##### TEXT SEGMENT

One of Hernando County's most infamous killers will get his day in front of the highest court in the land.
The Supreme Court said Monday that it will take up the case of Freddie Lee Hall, who was convicted in the 1978 murders of a pregnant Sumter County woman and Hernando County Sheriff's Deputy Lonnie Coburn.
The outcome could answer a question left unresolved by the court's 6-3 decision in Atkins vs. Virginia, the 2002 case that spares the mentally disabled from the death penalty. The ruling essentially left it to states to decide whether an inmate is mentally disabled.
Hall, 68, has argued for years that his mental capacity should prevent him from being executed for the murder of 21-year-old Karol Hurst. The Florida Supreme Court upheld the death sentence in 2012, a decision Hall is now appealing.

##########
##### DATA SEGMENT

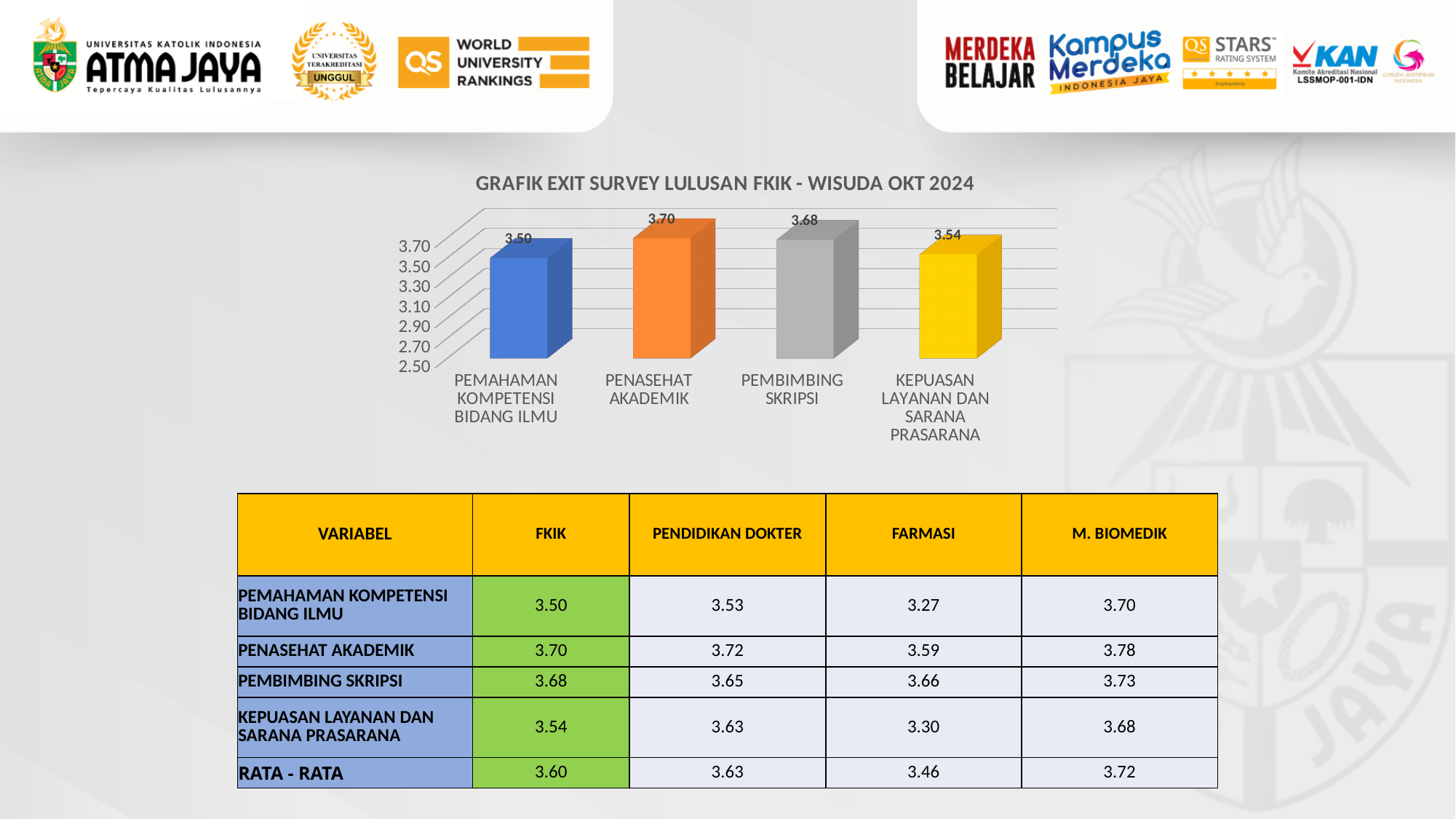
Is the value for PEMAHAMAN KOMPETENSI BIDANG ILMU greater or less than 3.30? greater Which category has the lowest value in the chart? PEMAHAMAN KOMPETENSI BIDANG ILMU Which category has the highest value in the chart? PENASEHAT AKADEMIK What is the value for KEPUASAN LAYANAN DAN SARANA PRASARANA in the chart? 3.54 Which is larger, the value for PEMBIMBING SKRIPSI or the value for KEPUASAN LAYANAN DAN SARANA PRASARANA? PEMBIMBING SKRIPSI How many categories are shown in the chart? 4 What is the difference between the values for PEMBIMBING SKRIPSI and KEPUASAN LAYANAN DAN SARANA PRASARANA? 0.14 What is the title of the chart? GRAFIK EXIT SURVEY LULUSAN FKIK - WISUDA OKT 2024 What is the value for PEMAHAMAN KOMPETENSI BIDANG ILMU in the chart? 3.50 What is the difference between the values for PENASEHAT AKADEMIK and PEMAHAMAN KOMPETENSI BIDANG ILMU? 0.20 What is the value for PENASEHAT AKADEMIK in the chart? 3.70 What is the value for PEMBIMBING SKRIPSI in the chart? 3.68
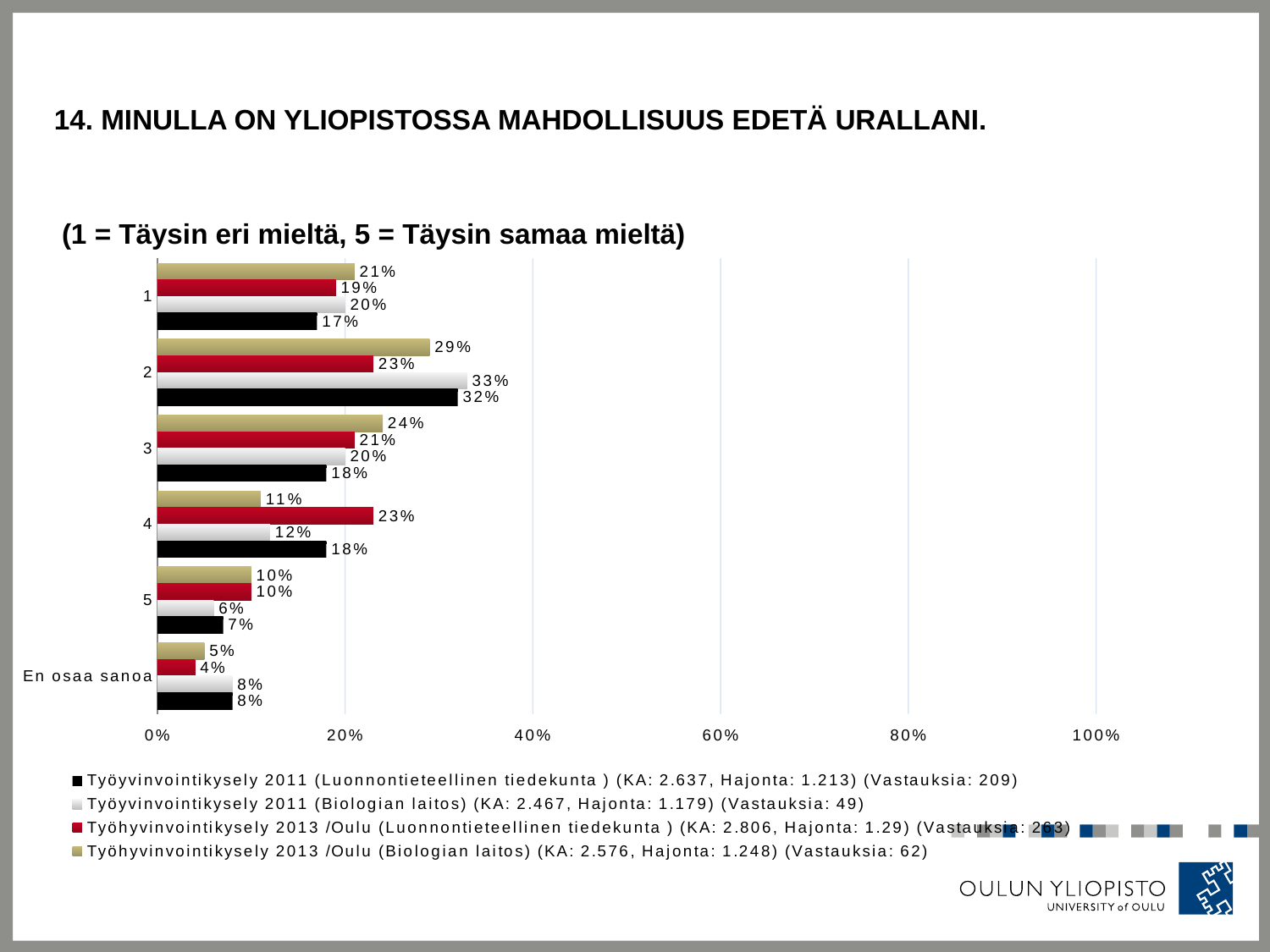
What is the value for 'En osaa sanoa' in the Työhyvinvointikysely 2013 /Oulu (Biologian laitos) series? 5% How many categories are shown on the vertical axis? 6 Which category has the highest value in the Työyvinvointikysely 2011 (Luonnontieteellinen tiedekunta) series? 2 Which category has the lowest value in the Työhyvinvointikysely 2013 /Oulu (Luonnontieteellinen tiedekunta) series? En osaa sanoa Is the value for category 2 in the Työyvinvointikysely 2011 (Luonnontieteellinen tiedekunta) series greater or less than 20%? greater What kind of chart is shown on the slide? bar chart What is the value for category 4 in the Työhyvinvointikysely 2013 /Oulu (Luonnontieteellinen tiedekunta) series? 23% What is the value for category 2 in the Työyvinvointikysely 2011 (Biologian laitos) series? 33% How many responses (Vastauksia) does the legend give for the Työhyvinvointikysely 2013 /Oulu (Luonnontieteellinen tiedekunta) series? 263 What is the difference between the Työhyvinvointikysely 2013 /Oulu (Biologian laitos) value and the Työyvinvointikysely 2011 (Biologian laitos) value for category 4? 1% For category 3, which series has the larger value: Työhyvinvointikysely 2013 /Oulu (Biologian laitos) or Työyvinvointikysely 2011 (Luonnontieteellinen tiedekunta)? Työhyvinvointikysely 2013 /Oulu (Biologian laitos) How many series does the legend list? 4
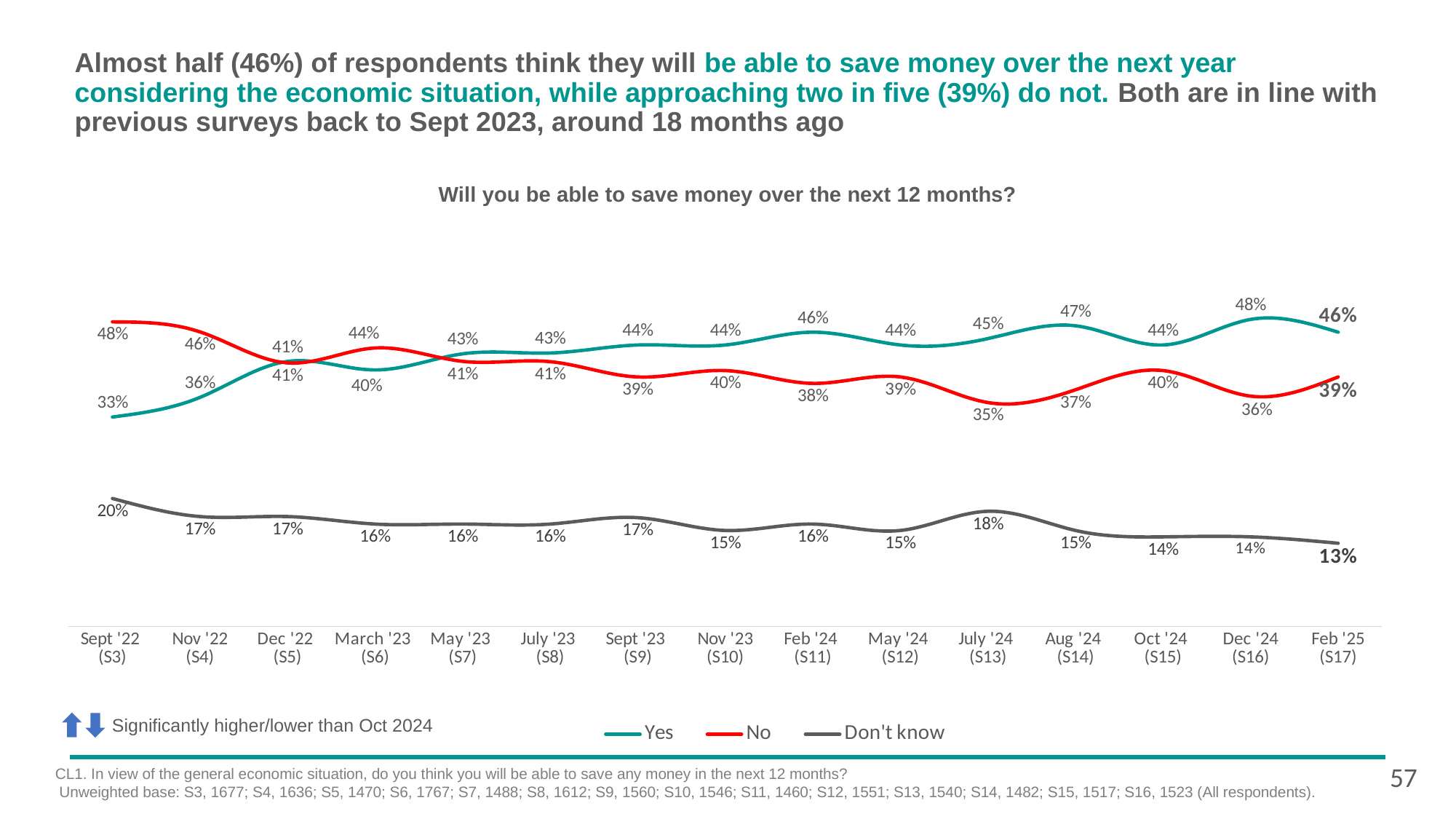
What percentage of respondents answered 'Yes' in Feb '25 (S17)? 46% What was the 'Don't know' value in Sept '22 (S3)? 20% What was the 'No' value in July '24 (S13)? 35% What type of chart is shown? Line chart How many series does the legend list? 3 In which survey wave was the 'Yes' value highest? Dec '24 (S16) In which survey wave was the 'Yes' value lowest? Sept '22 (S3) What is the difference between the 'Yes' and 'No' values in Feb '25 (S17)? 7 percentage points In Sept '22 (S3), which was larger: 'Yes' or 'No'? No Does the 'Don't know' line generally rise or fall from Sept '22 to Feb '25? Fall In which survey wave was the 'Don't know' value lowest? Feb '25 (S17) How many survey waves are shown on the x axis? 15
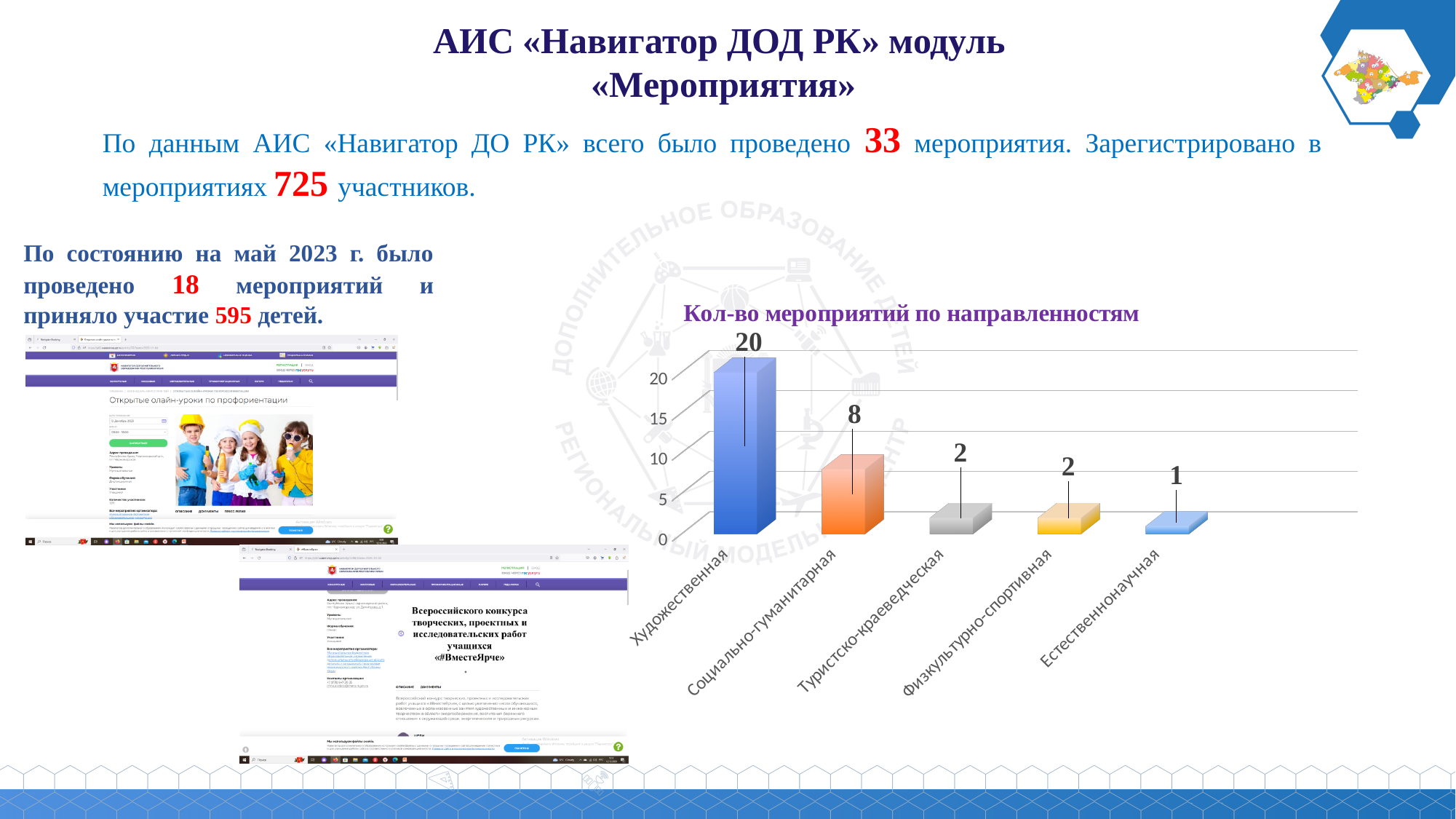
What is the value for Художественная in the chart? 20 Which category has the lowest value in the chart? Естественнонаучная What kind of chart is shown on the slide? bar chart What is the value for Социально-гуманитарная in the chart? 8 How many categories are shown in the chart? 5 What is the title of the chart? Кол-во мероприятий по направленностям Is the value for Художественная greater or less than 15? greater Which is larger, the value for Социально-гуманитарная or the value for Физкультурно-спортивная? Социально-гуманитарная Which category has the highest value in the chart? Художественная What is the difference between the values for Художественная and Социально-гуманитарная? 12 What is the value for Естественнонаучная in the chart? 1 What is the value for Туристско-краеведческая in the chart? 2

##########

WRITTEN TASK 1:
List every year mentioned in the news report about Freddie Lee Hall.
WRITTEN TASK 2:
Answer these from the news report about Freddie Lee Hall:
(a) How old is Hall?
(b) What was the vote in Atkins vs. Virginia?
(c) How old was Karol Hurst?
WRITTEN TASK 3:
Copy out the part of the news report about Freddie Lee Hall starting at "The outcome could" and ending at "is now appealing.".
Nothing in the lines is needed here.

TASK SOLUTION 1:
1978, 2002, 2012

TASK SOLUTION 2:
(a) 68
(b) 6-3
(c) 21

TASK SOLUTION 3:
The outcome could answer a question left unresolved by the court's 6-3 decision in Atkins vs. Virginia, the 2002 case that spares the mentally disabled from the death penalty. The ruling essentially left it to states to decide whether an inmate is mentally disabled.
Hall, 68, has argued for years that his mental capacity should prevent him from being executed for the murder of 21-year-old Karol Hurst. The Florida Supreme Court upheld the death sentence in 2012, a decision Hall is now appealing.